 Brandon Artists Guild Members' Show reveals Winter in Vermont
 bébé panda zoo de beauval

---

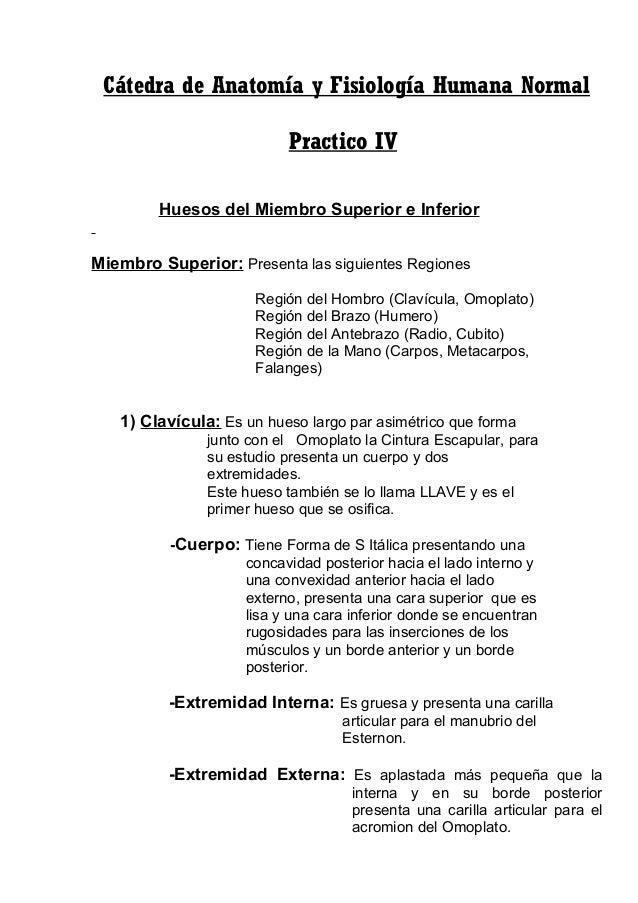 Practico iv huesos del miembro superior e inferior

---

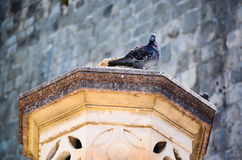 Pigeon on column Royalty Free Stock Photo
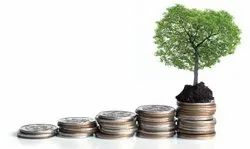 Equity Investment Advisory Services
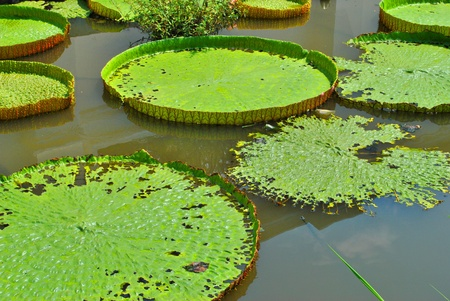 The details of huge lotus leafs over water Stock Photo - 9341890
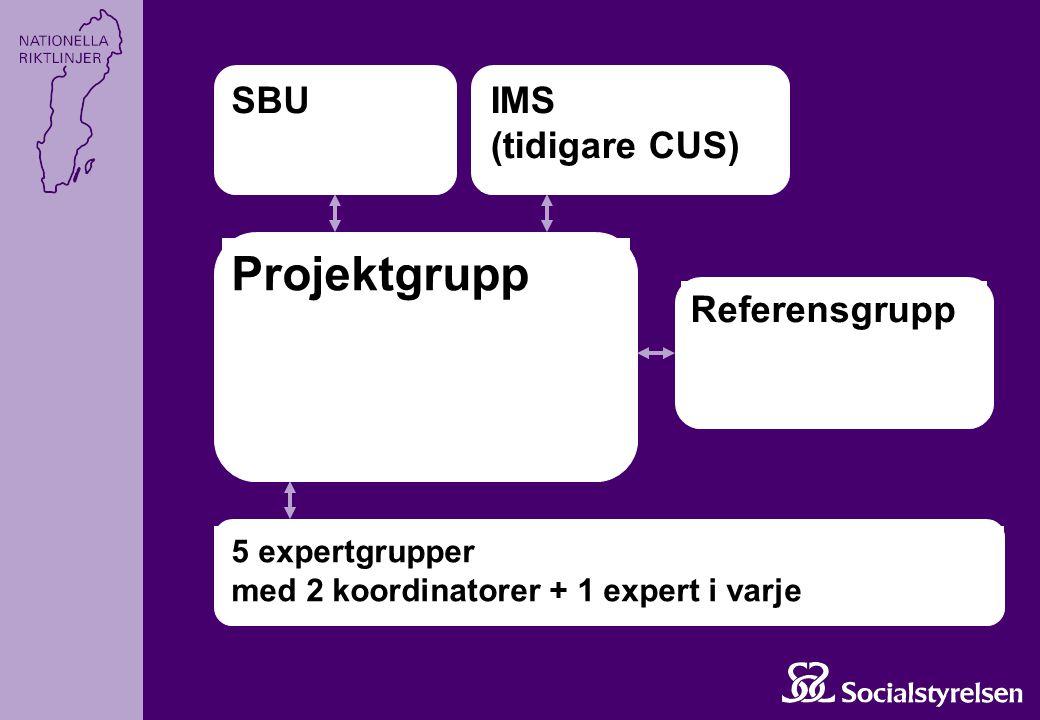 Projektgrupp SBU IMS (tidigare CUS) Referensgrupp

---

Retype the records above, but only those lines that fall between the line containing "Brandon Artists Guild" and the line containing "bébé panda zoo de beauval", with both of those lines included, exactly as written.

 Brandon Artists Guild Members' Show reveals Winter in Vermont
 bébé panda zoo de beauval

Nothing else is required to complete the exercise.